Saconia era una isla de cemento y ladrillos colorados que emergía lentamente como la lava de un volcán en detrimento de un mar de huertas. Se enroscaba como un dragón dormido sobre colinas y barrancos de tierra salvando desniveles con plazas, terrazas de escaleras en zigzag, pasajes oscuros de pilares gruesos, jardines de altos pinos y sinuosas carreteras con ramales muertos. Los pisos se encabalgaban unos en otros y a ratos competían en altura compartiendo fachadas, pero no azoteas, a modo de dientes de corona. Crecía lentamente al norte de Madrid, entre el Barrio del Pilar y Puerta de Hierro, al norte de la Dehesa de la Villa, en las inmediaciones de Peña. Era una ciudad tomada por los niños, propicia a asalto de un flautista, que se asemejaba a todas horas a un patio de recreo sin muros y así nada impedía explorar a aquellos los eriales y senderos de ovejas que la circundaban y servían de aparcamiento.

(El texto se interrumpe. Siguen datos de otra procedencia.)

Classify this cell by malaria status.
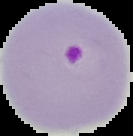
Parasitized.

image type = segmented cell region on a black background
image size = 133×136 pixels
preparation = thin blood smear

Visitando sus rincones, recorriendo los laberintos que conducían a ellos, podía uno encontrar, cerca del colegio Lepanto, la tienda de El Pastelero Loco, que así era conocido el propietario por la gente menuda. Y le dieron este nombre porque en la pastelería que regentaba se despachaban productos que nada tenían que ver con el horno, si es que lo había, y realmente sostenían el negocio. Era un tipo delgado y moreno, de aspecto febril y gesto desconfiado. Despachaba rápido a los menudos y vigilaba atento la posible desaparición de golosinas y pasteles. Atendía a una notable parroquia. Aquel hombre siempre traía novedades atractivas, tal vez de Hamelin, para sus incondicionales clientes. 

Yo no lo frecuentaba, porque caía lejos de mi plazoleta, salvo en ocasiones inevitables, como el día en que vendió miles de pistolas de agua y nos puso a todos empapados de ilusión. Eran pequeñas armas de plástico, de color azul, que cabían en un puño y lanzaban su carga más lejos que las jeringuillas. Las cargábamos en los charcos de las bocas de riego o en casa de cada cual, tras subir para volver a bajar a trompicones las escaleras, a riesgo de rompernos la crisma, y poder así seguir la guerra mojada. Algún que otro las cargó de líquidos inconfesables, por no perder la oportunidad de vencer al enemigo.

Al Pastelero Loco debieron arruinarlo los negocios de todo a veinte duros y el descenso de la natalidad en el barrio, que con los años perdió su verdadera riqueza, lo que le daba tanta vida.